Croton urucurana Baill. Ameliorates Metabolic Associated Fatty Liver Disease in Rats

Detalhes bibliográficos
Autor(a) principal: Auth, Pablo Alvarez
Data de Publicação: 2022
Outros Autores: Silva, Gustavo Ratti da, Amaral, Eduarda Carolina, Bortoli, Victor Fajardo, Manzano, Mariana Inocencio, Souza, Lauro Mera de, Lovato, Evellyn Claudia Wietzikoski, Ribeiro-Paes, João Tadeu [UNESP], Gasparotto Junior, Arquimedes, Lívero, Francislaine Aparecida dos Reis
Tipo de documento: Artigo
Idioma: eng
Título da fonte: Repositório Institucional da UNESP
Texto Completo: http://dx.doi.org/10.3389/fphar.2022.886122
http://hdl.handle.net/11449/240230
Resumo: Background: Metabolic associated fatty liver disease (MAFLD) affects a quarter of the worldwide population, but no drug therapies have yet been developed. Croton urucurana Baill. (Euphorbiaceae) is a medicinal species, that is, widely distributed in Brazil. It is used in popular medicine to treat gastrointestinal, cardiovascular, and endocrine system diseases. However, its hepatoprotective and lipid-lowering effects have not yet been scientifically investigated. Aim of the study: The present study investigated the effects of an extract of C. urucurana in a rat model of MAFLD that was associated with multiple risk factors, including hypertension, smoking, and dyslipidemia. Material and Methods: The phytochemical composition of C. urucurana was evaluated by liquid chromatography-mass spectrometry. Spontaneously hypertensive rats received a 0.5% cholesterol-enriched diet and were exposed to cigarette smoke (9 cigarettes/day for 10 weeks). During the last 5 weeks, the animals were orally treated with vehicle (negative control [C-] group), C. urucurana extract (30, 100, and 300 mg/kg), or simvastatin + enalapril (two standard reference drugs that are commonly used to treat dyslipidemia and hypertension, respectively). One group of rats that were not exposed to these risk factors was also evaluated (basal group). Blood was collected for the analysis of cholesterol, triglyceride, alanine aminotransferase (ALT), and aspartate aminotransferase (AST) levels. The liver and feces were collected for lipid quantification. The liver was also processed for antioxidant and histopathological analysis. Results: The main constituents of the C. urucurana extract were flavonoids, glycosides, and alkaloids. The model successfully induced MAFLD, reflected by increases in AST and ALT levels, and induced oxidative stress in the C- group. Treatment with the C. urucurana extract (300 mg/kg) and simvastatin + enalapril decreased plasma and hepatic lipid levels.
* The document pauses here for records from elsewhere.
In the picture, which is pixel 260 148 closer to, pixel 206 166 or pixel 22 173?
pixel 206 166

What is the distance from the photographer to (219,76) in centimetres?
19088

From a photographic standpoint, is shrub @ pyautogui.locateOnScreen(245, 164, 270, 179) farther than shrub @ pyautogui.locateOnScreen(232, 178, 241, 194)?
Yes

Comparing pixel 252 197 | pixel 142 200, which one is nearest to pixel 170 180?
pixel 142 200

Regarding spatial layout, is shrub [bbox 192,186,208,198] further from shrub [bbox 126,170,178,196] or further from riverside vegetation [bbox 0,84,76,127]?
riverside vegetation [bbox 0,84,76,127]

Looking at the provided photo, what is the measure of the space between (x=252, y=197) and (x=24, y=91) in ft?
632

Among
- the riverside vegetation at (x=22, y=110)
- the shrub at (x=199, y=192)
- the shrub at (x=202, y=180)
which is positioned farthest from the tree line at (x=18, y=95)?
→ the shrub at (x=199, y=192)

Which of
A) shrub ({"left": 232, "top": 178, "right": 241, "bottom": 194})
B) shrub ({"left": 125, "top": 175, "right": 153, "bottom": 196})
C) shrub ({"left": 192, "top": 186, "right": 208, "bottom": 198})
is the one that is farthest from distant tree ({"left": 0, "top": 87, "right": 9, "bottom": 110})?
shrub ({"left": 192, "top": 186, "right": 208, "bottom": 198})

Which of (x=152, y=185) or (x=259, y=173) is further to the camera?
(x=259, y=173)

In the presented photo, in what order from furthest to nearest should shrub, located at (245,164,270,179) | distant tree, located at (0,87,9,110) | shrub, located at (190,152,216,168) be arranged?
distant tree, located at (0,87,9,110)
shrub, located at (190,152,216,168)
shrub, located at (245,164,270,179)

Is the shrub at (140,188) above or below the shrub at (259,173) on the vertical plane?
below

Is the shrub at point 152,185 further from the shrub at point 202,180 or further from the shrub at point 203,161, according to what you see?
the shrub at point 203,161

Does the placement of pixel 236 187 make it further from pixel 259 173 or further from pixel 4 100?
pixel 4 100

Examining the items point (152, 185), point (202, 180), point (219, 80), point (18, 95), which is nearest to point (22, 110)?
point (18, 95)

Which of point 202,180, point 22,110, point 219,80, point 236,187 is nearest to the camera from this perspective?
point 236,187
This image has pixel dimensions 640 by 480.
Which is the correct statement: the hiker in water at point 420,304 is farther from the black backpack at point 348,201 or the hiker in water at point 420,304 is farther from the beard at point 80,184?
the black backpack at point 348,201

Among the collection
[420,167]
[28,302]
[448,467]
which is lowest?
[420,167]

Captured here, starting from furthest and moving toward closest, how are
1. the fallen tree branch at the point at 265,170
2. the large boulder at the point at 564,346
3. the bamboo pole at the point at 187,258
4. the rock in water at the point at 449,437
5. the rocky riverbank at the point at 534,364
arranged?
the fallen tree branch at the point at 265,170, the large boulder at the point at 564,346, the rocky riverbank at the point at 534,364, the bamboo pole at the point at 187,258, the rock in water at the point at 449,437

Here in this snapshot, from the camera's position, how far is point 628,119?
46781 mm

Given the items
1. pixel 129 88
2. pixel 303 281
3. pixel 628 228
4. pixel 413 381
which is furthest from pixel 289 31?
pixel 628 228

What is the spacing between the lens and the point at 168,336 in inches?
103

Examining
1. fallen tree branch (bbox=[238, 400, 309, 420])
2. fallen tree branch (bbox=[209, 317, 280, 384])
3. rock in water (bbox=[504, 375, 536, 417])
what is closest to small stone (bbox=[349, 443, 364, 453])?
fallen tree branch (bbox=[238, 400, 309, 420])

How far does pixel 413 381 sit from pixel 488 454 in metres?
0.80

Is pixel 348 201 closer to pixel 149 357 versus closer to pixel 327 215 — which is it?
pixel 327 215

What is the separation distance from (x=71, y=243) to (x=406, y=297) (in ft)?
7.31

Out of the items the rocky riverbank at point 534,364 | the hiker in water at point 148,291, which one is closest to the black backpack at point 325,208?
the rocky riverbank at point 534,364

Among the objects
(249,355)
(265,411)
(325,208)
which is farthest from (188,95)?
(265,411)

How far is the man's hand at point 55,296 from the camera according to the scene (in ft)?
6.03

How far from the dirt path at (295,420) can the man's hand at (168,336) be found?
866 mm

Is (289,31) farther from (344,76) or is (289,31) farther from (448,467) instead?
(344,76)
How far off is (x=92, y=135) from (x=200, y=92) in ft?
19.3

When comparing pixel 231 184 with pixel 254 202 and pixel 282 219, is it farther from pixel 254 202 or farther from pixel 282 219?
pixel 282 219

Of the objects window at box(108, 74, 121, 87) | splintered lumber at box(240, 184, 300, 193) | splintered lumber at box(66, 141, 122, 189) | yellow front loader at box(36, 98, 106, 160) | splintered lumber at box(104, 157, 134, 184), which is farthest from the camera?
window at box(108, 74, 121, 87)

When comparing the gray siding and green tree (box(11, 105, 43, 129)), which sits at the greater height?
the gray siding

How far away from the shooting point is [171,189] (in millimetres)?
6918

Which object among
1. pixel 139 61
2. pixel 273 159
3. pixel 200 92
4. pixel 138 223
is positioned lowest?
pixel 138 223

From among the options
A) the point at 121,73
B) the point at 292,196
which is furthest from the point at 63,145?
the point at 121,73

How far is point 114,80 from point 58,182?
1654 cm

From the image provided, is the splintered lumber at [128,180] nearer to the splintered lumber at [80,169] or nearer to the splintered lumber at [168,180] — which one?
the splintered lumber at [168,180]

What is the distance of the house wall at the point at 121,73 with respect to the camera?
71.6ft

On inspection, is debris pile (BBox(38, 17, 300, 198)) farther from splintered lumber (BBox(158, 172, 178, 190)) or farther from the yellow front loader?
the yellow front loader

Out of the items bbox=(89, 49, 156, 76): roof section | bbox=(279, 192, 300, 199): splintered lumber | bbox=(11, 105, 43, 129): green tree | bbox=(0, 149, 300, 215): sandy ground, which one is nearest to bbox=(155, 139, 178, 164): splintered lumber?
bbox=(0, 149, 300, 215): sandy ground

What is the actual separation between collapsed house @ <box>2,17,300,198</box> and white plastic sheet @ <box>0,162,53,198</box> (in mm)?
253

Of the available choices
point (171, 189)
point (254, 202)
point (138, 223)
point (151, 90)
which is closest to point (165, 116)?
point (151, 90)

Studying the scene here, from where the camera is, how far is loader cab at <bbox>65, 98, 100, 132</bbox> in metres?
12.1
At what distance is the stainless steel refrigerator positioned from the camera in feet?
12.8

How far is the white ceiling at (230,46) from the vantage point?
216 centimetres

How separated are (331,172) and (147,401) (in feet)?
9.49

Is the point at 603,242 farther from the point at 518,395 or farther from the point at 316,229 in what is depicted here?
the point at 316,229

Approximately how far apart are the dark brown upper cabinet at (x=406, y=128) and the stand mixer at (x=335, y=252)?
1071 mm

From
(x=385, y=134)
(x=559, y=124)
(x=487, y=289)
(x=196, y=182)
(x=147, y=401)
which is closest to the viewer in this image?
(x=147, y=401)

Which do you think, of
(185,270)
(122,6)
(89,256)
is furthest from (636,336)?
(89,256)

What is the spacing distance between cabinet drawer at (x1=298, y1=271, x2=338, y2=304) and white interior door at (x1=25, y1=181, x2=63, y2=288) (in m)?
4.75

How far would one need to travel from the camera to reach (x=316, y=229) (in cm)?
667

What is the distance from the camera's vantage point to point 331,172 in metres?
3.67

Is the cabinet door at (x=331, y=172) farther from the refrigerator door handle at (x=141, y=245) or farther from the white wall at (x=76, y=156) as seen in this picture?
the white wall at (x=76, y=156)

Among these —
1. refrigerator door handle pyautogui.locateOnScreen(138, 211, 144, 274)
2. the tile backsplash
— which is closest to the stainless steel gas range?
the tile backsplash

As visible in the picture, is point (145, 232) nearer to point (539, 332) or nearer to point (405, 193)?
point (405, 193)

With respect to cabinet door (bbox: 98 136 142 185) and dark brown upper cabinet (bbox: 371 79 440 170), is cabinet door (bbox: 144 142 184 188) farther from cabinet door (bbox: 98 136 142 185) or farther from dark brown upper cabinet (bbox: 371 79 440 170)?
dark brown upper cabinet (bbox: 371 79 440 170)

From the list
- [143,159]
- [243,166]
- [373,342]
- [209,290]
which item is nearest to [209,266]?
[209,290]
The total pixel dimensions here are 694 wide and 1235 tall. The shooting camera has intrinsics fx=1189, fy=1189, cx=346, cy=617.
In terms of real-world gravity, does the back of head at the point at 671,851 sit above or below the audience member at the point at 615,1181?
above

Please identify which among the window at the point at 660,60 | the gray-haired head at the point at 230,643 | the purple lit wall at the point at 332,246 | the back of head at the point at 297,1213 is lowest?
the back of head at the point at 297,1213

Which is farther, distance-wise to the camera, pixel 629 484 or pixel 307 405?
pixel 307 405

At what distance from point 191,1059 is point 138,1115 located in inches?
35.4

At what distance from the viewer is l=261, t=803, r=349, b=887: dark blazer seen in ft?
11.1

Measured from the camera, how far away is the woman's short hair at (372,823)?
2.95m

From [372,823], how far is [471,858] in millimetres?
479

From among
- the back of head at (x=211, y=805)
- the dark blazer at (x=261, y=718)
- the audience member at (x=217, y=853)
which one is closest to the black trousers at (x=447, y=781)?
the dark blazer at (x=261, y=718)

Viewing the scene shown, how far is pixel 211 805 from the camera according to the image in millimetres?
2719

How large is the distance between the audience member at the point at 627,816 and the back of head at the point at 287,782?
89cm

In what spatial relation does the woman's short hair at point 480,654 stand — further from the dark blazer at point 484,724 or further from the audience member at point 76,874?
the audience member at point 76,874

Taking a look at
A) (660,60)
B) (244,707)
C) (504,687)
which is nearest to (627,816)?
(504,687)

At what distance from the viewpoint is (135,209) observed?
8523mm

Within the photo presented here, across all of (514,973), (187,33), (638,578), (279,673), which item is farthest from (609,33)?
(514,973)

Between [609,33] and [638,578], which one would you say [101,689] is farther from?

In contrast to simvastatin + enalapril treatment, C. urucurana reduced AST and ALT levels. Massive lesions were observed in the liver in the C- group, which were reversed by treatment with the C. urucurana extract (300 mg/kg). Conclusion: C. urucurana extract exerted promising hepatoprotective and lipid-lowering effects in a preclinical rat model of MAFLD.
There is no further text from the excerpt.